AMSTERDAM/UTRECHT - De werkgevers hoeven zich geen zorgen te maken. De vakbonden zullen in de sectoren en bedrijven waar het economisch slechter gaat "hun verantwoordelijkheid nemen" en ondernemers niet het vel over de oren halen.
Dat was de boodschap gisteren van de vakcentrales FNV en CNV in de aanloop naar het al veelbesproken cao-seizoen 2002. Beide vakorganisaties raadpleegden hun bonden over een eventuele koerswijziging als gevolg van de economische tegenwind en de daaraan verbonden oproep van de werkgeversorganisaties VNO-NCW en MKB-Nederland de lonen te matigen, respectievelijk te bevriezen. De sociale partners proberen aanstaande donderdag tijdens het traditionele Najaarsoverleg met het kabinet definitief op één lijn te komen. De FNV houdt, zoals verwacht, onverstoorbaar vast aan een looneis van maximaal 4%. De vakcentrale voelde zich gesterkt door een recent NIPO-onderzoek waaruit blijkt dat ruim de helft van alle werknemers onder de huidige omstandigheden 4% meer loon acceptabel vindt. Cao-coördinator Henk van der Kolk sprak over een "gecoördineerd loonbeleid met forse differentiatie daar waar het slechter gaat, maar nooit lager dan de inflatie". Het Centraal Planbureau verwacht voor volgend jaar een inflatie van ongeveer 2,5%.
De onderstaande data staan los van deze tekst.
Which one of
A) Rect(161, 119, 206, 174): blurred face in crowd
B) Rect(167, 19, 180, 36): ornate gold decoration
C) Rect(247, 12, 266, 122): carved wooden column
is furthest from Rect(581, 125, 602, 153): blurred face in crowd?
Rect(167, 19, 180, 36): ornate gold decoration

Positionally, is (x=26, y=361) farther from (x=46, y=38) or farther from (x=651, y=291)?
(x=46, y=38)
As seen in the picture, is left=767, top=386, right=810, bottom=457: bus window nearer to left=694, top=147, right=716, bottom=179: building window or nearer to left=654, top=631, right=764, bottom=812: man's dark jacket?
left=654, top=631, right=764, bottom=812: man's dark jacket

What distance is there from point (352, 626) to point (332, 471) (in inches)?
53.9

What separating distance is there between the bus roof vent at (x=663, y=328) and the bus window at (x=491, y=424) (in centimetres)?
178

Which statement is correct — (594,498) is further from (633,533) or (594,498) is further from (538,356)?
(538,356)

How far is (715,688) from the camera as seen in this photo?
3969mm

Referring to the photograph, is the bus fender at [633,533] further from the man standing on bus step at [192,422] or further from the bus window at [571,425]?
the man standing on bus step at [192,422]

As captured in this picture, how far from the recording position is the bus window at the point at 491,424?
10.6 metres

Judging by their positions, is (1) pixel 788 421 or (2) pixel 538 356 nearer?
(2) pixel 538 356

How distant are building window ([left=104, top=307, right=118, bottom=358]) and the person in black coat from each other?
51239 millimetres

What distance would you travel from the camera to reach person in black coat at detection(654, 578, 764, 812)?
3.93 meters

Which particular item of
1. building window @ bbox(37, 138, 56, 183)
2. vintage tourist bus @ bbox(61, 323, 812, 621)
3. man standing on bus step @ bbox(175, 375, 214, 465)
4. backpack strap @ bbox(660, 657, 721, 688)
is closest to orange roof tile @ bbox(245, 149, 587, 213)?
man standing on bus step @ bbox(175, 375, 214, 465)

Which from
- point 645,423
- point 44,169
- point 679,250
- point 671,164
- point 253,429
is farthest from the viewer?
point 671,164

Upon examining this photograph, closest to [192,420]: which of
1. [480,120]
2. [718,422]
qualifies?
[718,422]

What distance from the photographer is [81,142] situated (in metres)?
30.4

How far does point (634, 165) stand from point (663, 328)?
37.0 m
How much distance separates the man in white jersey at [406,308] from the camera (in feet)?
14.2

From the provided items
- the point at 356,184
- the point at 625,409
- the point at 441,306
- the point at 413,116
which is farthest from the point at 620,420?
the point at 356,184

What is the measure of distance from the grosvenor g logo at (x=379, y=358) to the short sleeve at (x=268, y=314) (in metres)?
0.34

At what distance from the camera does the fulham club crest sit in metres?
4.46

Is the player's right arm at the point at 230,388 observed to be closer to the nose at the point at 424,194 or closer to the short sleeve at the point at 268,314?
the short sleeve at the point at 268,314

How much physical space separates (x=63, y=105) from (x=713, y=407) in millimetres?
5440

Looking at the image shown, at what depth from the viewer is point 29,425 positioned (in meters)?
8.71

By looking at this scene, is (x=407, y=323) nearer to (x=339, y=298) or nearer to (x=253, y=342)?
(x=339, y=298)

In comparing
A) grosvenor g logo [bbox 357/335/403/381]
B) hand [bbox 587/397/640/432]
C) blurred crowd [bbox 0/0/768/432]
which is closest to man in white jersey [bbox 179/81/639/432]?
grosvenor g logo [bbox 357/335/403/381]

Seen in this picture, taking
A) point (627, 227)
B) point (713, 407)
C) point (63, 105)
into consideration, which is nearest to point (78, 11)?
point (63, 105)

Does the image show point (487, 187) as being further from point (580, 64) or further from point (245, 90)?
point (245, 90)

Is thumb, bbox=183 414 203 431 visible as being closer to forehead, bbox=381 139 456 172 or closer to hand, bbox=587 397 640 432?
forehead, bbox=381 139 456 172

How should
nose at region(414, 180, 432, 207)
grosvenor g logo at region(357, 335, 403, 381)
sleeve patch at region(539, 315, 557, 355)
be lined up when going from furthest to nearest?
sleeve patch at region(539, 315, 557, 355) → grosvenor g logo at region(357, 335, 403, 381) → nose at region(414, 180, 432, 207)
Het CNV redeneert juist van onder naar boven. Voorzitter Doekle Terpstra coördineert niet, zoals de FNV, maar ádviseert zijn achterban uit te gaan van een bandbreedte van minimaal 2,25% en maximaal 4%. "De economische seinen staan op rood en daarom heeft maatwerk per sector de voorkeur. Maar onze onderhandelaars zullen dus minimaal voor koopkrachtbehoud vechten. Daarnaast zijn uitschieters van 4% zoals bij de overheid heel goed denkbaar", aldus Terpstra.
Beide vakcentrales hebben er de laatste dagen duidelijk alles aan gedaan om één front te vormen richting werkgevers. "Zonder verlies van eigen identiteit zullen de CNV en FNV-bonden elkaar tijdens de cao-rondes ongetwijfeld in het midden vinden", zei FNV-voorzitter Lodewijk de Waal.